Una nota banca, proprietaria, fra l’altro, di alcuni Partiti politici, ha recentemente incaricato la nostra società di eseguire una ricerca sui rapporti fra il fallimento delle relazioni affettive e i cambi di genere sessuale. L’interesse delle forze politiche per gli omosessuali è tutt’altro che nuovo. Alla metà degli anni ‘80, quando fu chiaro che i mutamenti dello scenario internazionale (l’ascesa al Soglio Pontificio di Karol Wojtila nel 1979 e l’elezione di Mikhail Gorbachev a Segretario del Partito Comunista nel 1985) minacciavano di privare i Partiti dell’ultimo vessillo ideologico utilizzabile come Unique Selling Proposition nei confronti dell’elettorato, sia a destra che a sinistra si avviarono ricerche affannose di un possibile sostituto, ma queste non portarono alcun risultato: la “rivoluzione” del ‘68 aveva spazzato via ogni possibile ideale (Dio, Patria, Famiglia, Scuola ecc.), senza però offrire alcunché in sostituzione, tranne la minigonna.
Dalle indagini effettuate (ridimensionate per difetto dal successivo Censimento del 1991), emerse che solo il 7,35% degli Italiani sapeva che il temine: “ideale”, oltre che aggettivo, poteva essere anche un sostantivo e che solo lo 0,92% dichiarava di averne mai posseduto uno.
Fu, molto probabilmente, il momento peggiore della politica italiana: privi della contrapposizione dialettica fra Mondo Libero e Blocco Socialista, i Partiti si resero conto di non aver più nulla da offrire ai loro elettori.
Come spesso avviene in questi momenti, ci fu un fiorire di idee balzane (si arrivò perfino a ipotizzare l’elaborazione di Leggi per favorire lo sviluppo economico e il benessere dei cittadini), ma nessuna di esse si rivelò fattibile o conveniente.
Quando tutto sembrava perduto, qualcuno propose di puntare sugli omosessuali.

= = = =

◆ COMPITI SCRITTI ◆
a: Elenca gli ideali che, secondo il brano sulla politica italiana, la "rivoluzione" del '68 aveva spazzato via, limitandoti a quelli nominati espressamente.
b: Cita dal brano sulla politica italiana il passo compreso tra "Dalle indagini effettuate" e "fattibile o conveniente.", estremi inclusi.
L'elenco riportato qui non ha alcun legame con il brano sulla politica italiana.

◆ Record tratti da un dataset ◆
= = = =

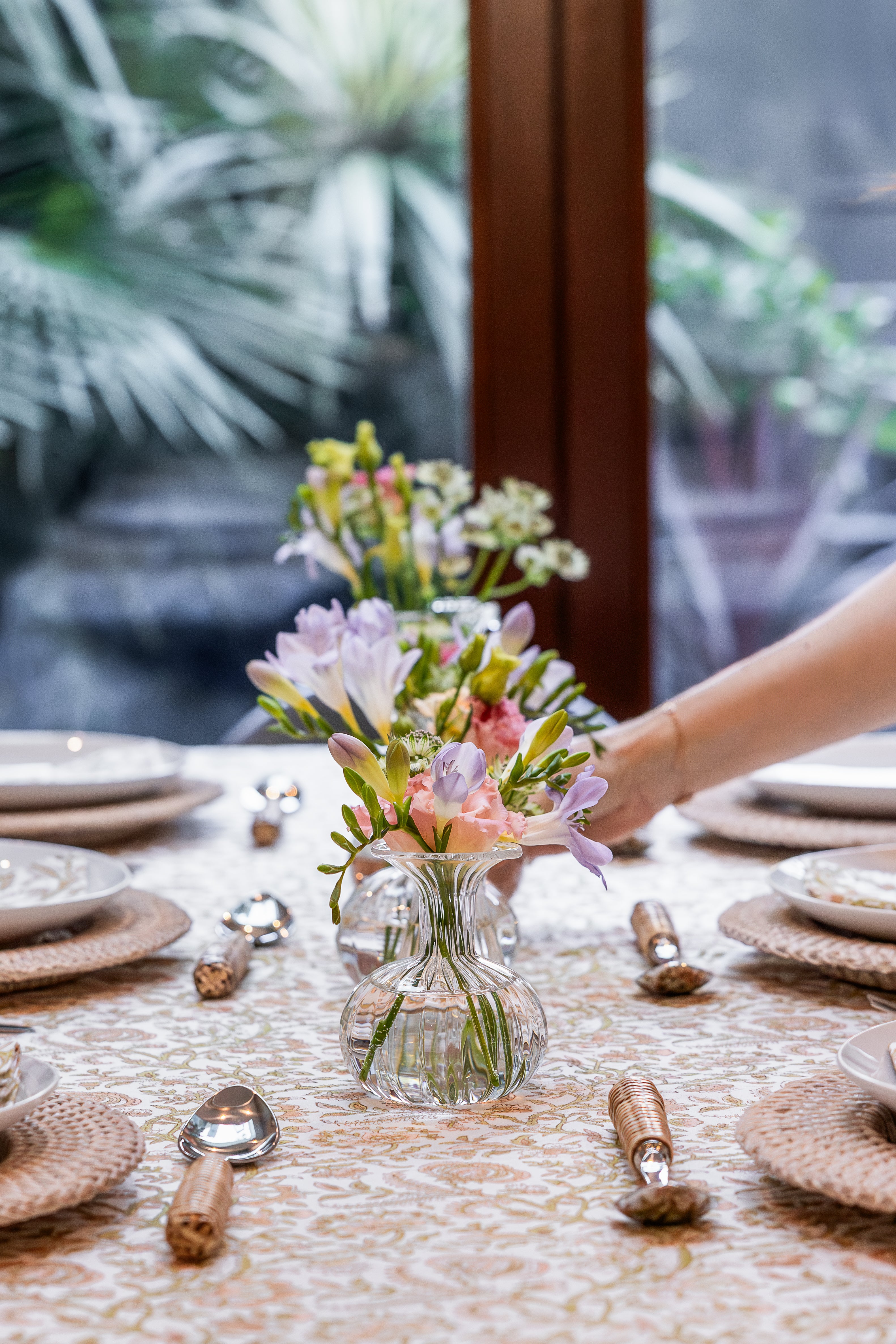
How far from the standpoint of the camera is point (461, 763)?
57 centimetres

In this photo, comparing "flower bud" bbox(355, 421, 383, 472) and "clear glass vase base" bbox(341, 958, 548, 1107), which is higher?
"flower bud" bbox(355, 421, 383, 472)

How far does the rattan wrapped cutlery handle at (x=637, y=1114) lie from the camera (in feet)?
1.73

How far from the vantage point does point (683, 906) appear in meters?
0.98

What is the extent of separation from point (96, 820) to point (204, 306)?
1.75 meters

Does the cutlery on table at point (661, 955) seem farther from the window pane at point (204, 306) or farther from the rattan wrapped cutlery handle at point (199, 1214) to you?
the window pane at point (204, 306)

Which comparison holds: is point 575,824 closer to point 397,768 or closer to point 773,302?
point 397,768

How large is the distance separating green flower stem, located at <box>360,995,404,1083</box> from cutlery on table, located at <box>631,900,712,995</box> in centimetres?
22

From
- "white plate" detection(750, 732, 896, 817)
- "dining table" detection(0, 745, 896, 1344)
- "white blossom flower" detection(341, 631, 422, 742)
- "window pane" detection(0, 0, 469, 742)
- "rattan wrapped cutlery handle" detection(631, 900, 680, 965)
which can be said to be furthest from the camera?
"window pane" detection(0, 0, 469, 742)

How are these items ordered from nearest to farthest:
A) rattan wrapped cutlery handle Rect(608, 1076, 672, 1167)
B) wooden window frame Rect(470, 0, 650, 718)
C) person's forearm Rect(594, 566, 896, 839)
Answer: rattan wrapped cutlery handle Rect(608, 1076, 672, 1167)
person's forearm Rect(594, 566, 896, 839)
wooden window frame Rect(470, 0, 650, 718)

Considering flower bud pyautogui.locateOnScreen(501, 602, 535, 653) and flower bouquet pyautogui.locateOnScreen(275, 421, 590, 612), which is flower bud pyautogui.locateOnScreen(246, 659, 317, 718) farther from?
flower bouquet pyautogui.locateOnScreen(275, 421, 590, 612)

= = = =

◆ COMPITI SVOLTI ◆
a: Dio, Patria, Famiglia, Scuola

b:
Dalle indagini effettuate (ridimensionate per difetto dal successivo Censimento del 1991), emerse che solo il 7,35% degli Italiani sapeva che il temine: “ideale”, oltre che aggettivo, poteva essere anche un sostantivo e che solo lo 0,92% dichiarava di averne mai posseduto uno.
Fu, molto probabilmente, il momento peggiore della politica italiana: privi della contrapposizione dialettica fra Mondo Libero e Blocco Socialista, i Partiti si resero conto di non aver più nulla da offrire ai loro elettori.
Come spesso avviene in questi momenti, ci fu un fiorire di idee balzane (si arrivò perfino a ipotizzare l’elaborazione di Leggi per favorire lo sviluppo economico e il benessere dei cittadini), ma nessuna di esse si rivelò fattibile o conveniente.